The local community is pressuring lawmakers to react. Seattle Mayor Ed Murray addressed Secretary of State John Kerry in a letter, urging him to meet with Washington state’s congressional representatives to develop a short-term emergency plan.

Murray’s letter asked for the two leaders to “discuss how to move toward a sustainable, longer-term framework for facilitating lawful money transfers through transparent channels.”

Terrorism in Somalia moved into the local public eye last year, when a group of women in Kent were charged with using MTOs to fund the terrorist group al-Shabaab.

“The larger Somali community only wants peace and unity,” SSA volunteer Roda Sugelle said. “It is unfair and unjust to make a community suffer because of these ludicrous people.”

It is clear that Somali-Americans can’t simply stop sending money home. Oxfam has expressed concern that currency channels will move underground, into the hands of criminal networks that seek to exploit the system, which is exactly what anti-terror regulations seek to prevent.

Mohamed described her grandma, who lives in a rural area of Somalia, and travels to the city to pick up her remittances, on which she is dependent.

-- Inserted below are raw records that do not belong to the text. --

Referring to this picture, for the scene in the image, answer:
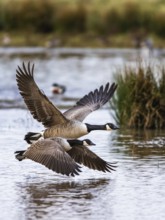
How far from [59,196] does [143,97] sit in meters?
6.28

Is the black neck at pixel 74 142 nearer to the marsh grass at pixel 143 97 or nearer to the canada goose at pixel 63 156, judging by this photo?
the canada goose at pixel 63 156

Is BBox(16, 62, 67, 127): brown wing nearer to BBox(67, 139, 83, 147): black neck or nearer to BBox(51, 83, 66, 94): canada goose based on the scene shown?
BBox(67, 139, 83, 147): black neck

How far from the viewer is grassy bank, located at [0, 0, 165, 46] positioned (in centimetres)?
5366

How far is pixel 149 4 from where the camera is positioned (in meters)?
57.7

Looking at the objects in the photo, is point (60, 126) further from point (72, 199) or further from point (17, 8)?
point (17, 8)

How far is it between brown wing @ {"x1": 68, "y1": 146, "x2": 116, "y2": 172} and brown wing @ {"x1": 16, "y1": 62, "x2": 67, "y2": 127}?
2.03ft

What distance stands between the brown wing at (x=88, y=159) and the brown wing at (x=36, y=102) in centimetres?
62

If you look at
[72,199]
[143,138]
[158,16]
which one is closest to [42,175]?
[72,199]

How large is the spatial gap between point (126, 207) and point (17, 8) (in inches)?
1847

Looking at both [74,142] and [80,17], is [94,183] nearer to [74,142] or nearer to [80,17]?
[74,142]

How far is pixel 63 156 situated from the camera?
11.4m

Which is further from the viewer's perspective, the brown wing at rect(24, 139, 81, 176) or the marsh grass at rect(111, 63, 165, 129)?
the marsh grass at rect(111, 63, 165, 129)

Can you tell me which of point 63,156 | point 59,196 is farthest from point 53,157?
point 59,196

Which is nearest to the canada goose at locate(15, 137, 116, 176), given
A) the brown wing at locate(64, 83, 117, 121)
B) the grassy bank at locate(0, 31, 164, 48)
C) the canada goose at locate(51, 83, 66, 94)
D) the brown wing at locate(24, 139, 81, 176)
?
the brown wing at locate(24, 139, 81, 176)
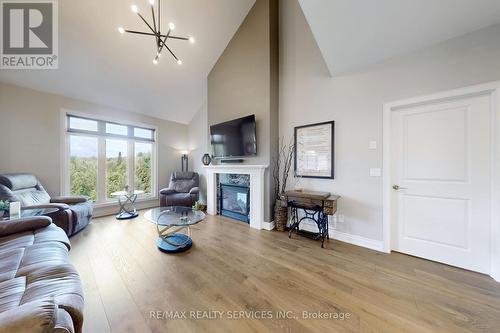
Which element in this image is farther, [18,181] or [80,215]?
[80,215]

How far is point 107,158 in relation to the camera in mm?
4324

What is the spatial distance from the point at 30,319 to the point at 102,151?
4519 mm

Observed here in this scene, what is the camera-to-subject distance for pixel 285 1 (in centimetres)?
341

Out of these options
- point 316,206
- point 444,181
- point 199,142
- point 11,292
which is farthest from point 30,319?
point 199,142

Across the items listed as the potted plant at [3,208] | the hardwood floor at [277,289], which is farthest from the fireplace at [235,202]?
the potted plant at [3,208]

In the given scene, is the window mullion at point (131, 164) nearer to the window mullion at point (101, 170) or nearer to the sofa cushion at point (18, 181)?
the window mullion at point (101, 170)

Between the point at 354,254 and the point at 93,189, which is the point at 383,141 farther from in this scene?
the point at 93,189

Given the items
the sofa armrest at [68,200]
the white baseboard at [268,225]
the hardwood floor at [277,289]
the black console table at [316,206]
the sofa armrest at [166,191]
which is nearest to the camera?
the hardwood floor at [277,289]

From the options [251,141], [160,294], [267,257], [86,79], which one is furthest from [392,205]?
[86,79]

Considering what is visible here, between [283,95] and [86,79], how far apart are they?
388 centimetres

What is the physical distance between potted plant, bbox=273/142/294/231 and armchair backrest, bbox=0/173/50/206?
3.99 m

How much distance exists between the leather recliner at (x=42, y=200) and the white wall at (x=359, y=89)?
3796mm

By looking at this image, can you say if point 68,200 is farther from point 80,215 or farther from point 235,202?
point 235,202

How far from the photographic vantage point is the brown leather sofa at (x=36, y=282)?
0.70 m
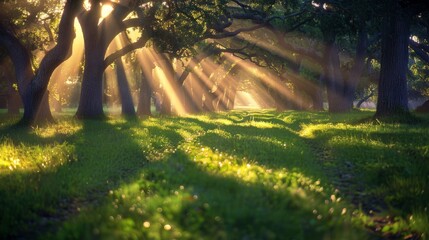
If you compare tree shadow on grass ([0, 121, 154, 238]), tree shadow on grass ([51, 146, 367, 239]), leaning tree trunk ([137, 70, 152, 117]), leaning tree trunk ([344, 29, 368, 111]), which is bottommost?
tree shadow on grass ([0, 121, 154, 238])

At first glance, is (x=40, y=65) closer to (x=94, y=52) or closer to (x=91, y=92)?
(x=91, y=92)

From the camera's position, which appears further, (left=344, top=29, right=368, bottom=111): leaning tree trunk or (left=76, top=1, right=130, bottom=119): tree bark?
(left=344, top=29, right=368, bottom=111): leaning tree trunk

“We have to find a way,” Mohamed said. “We can’t just stop sending money to our grandmas.”

Jonathan Scanlon, senior advocacy advisor at Oxfam America, met with the Senate offices of Patty Murray and Maria Cantwell on Monday. He said they have seen elected officials start to react.

Currently, there are several viable temporary solutions on the table. Possible options include the federal government creating special regulations that apply only to Somalia, or the U.S. Federal Reserve becoming the bank that handles these transactions.

The most important thing students can do is put pressure on lawmakers, according to Scanlon. Citizens who write to their members of Congress are making this time-sensitive issue a priority. Social media is being used as a platform to raise awareness through hashtags like #Ifundfoodnotterror. Oxfam also has an online petition to keep Somalia’s lifeline open.

“I have hope for America,” Sugelle said. “I think of us as a nation that comes up with brilliant strategies to combat these problems, instead of isolating minorities.”